* Data supplied:

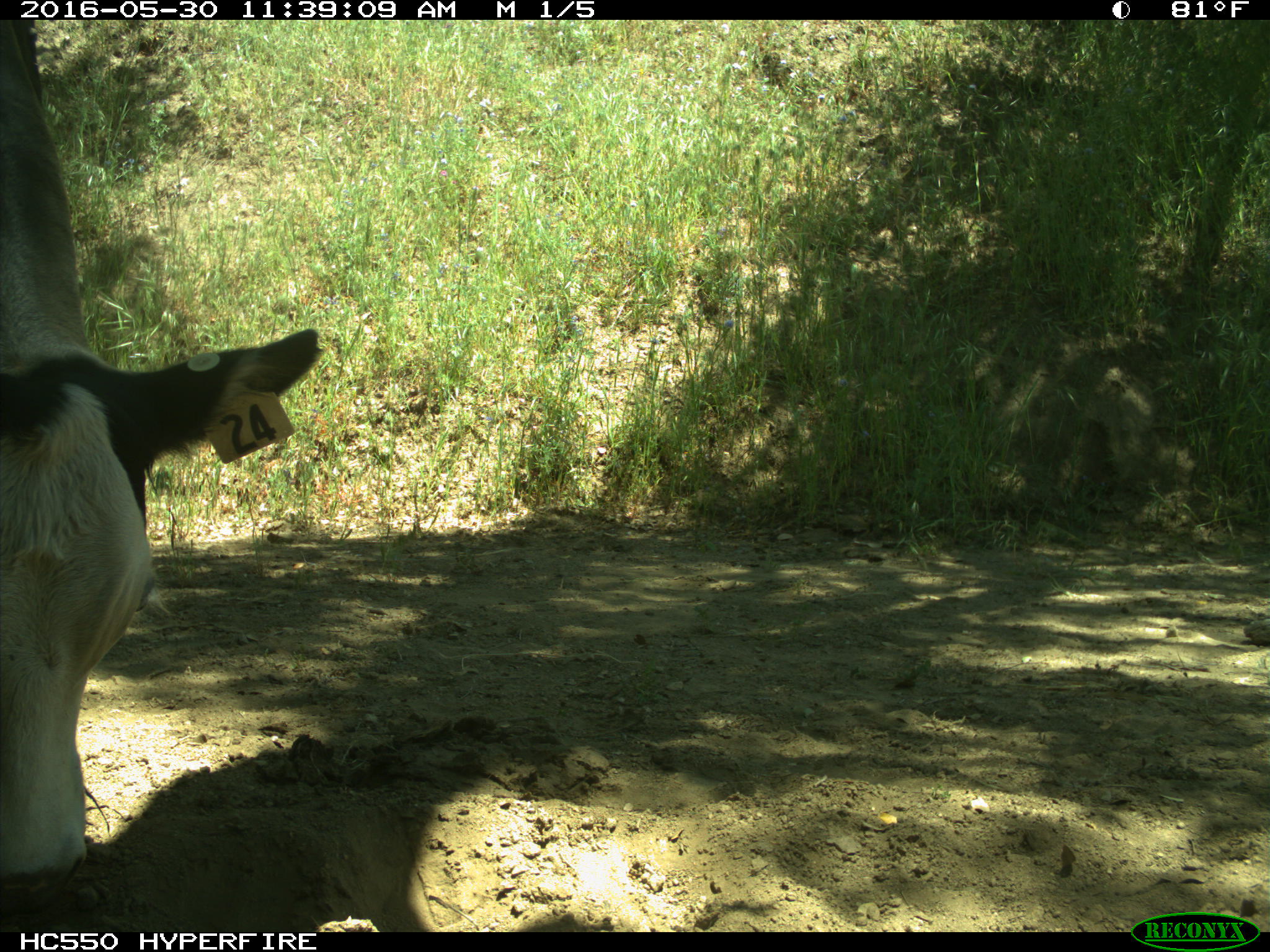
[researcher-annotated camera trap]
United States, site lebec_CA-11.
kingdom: Animalia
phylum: Chordata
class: Mammalia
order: Artiodactyla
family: Bovidae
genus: Bos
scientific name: Bos taurus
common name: domestic cow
Bos taurus (domestic cow).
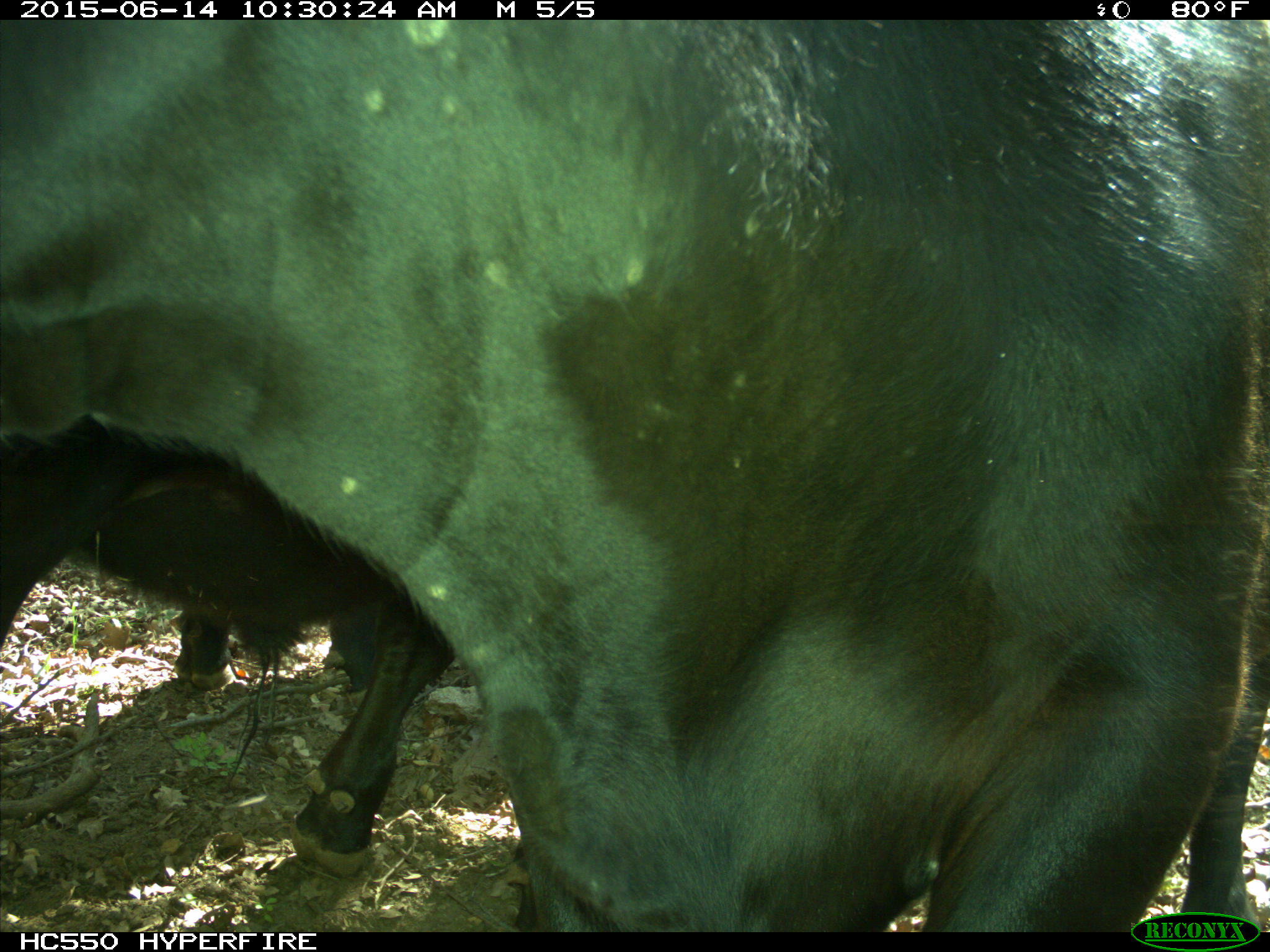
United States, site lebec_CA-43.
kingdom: Animalia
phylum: Chordata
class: Mammalia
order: Artiodactyla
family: Bovidae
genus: Bos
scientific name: Bos taurus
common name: domestic cow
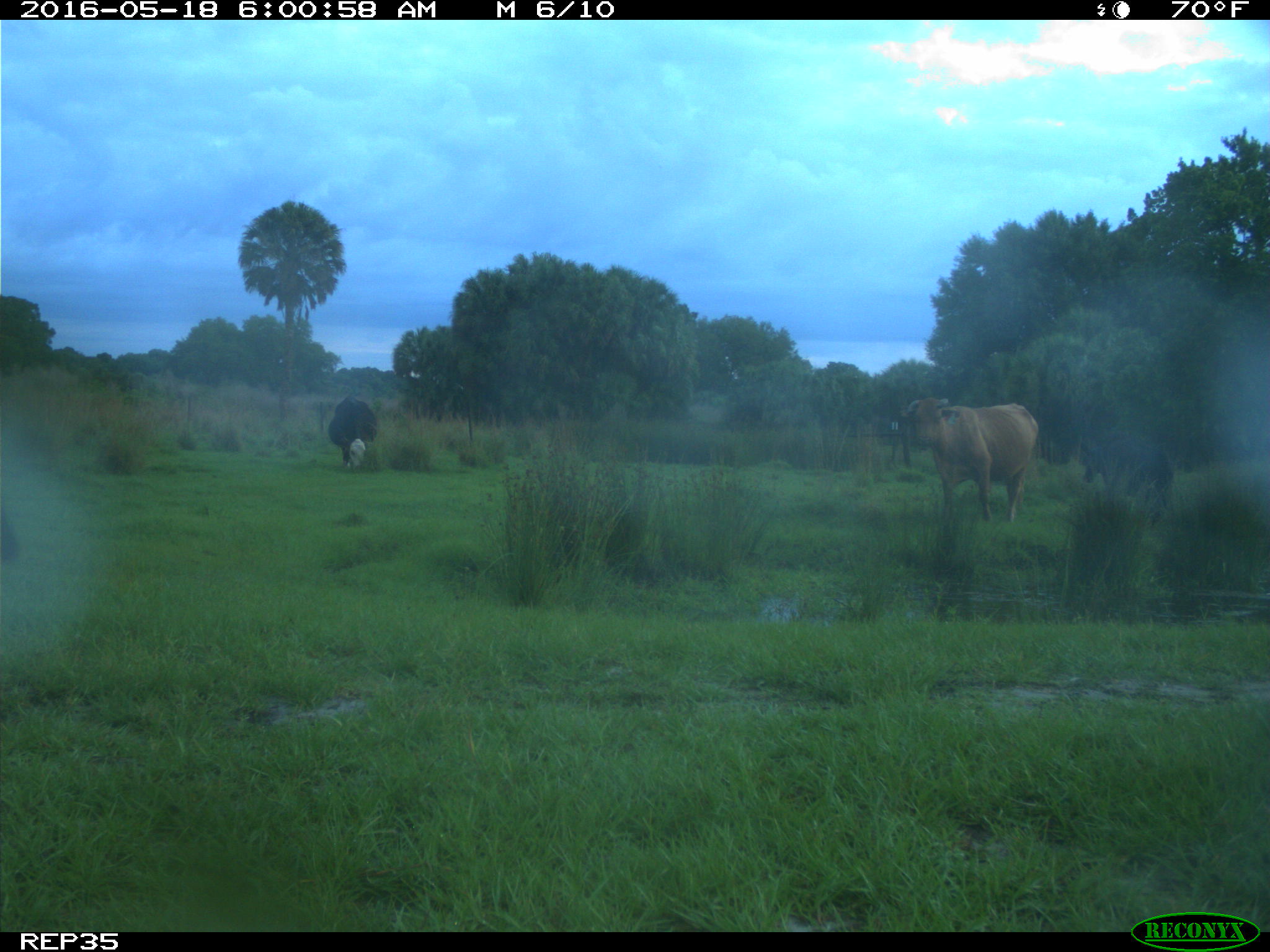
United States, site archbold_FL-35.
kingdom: Animalia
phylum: Chordata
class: Mammalia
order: Artiodactyla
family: Bovidae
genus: Bos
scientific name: Bos taurus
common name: domestic cow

* Task directions: Would you return all lines from the preceding listing that contain the word "States"?

* Exercise result:
United States, site lebec_CA-11.
United States, site lebec_CA-43.
United States, site archbold_FL-35.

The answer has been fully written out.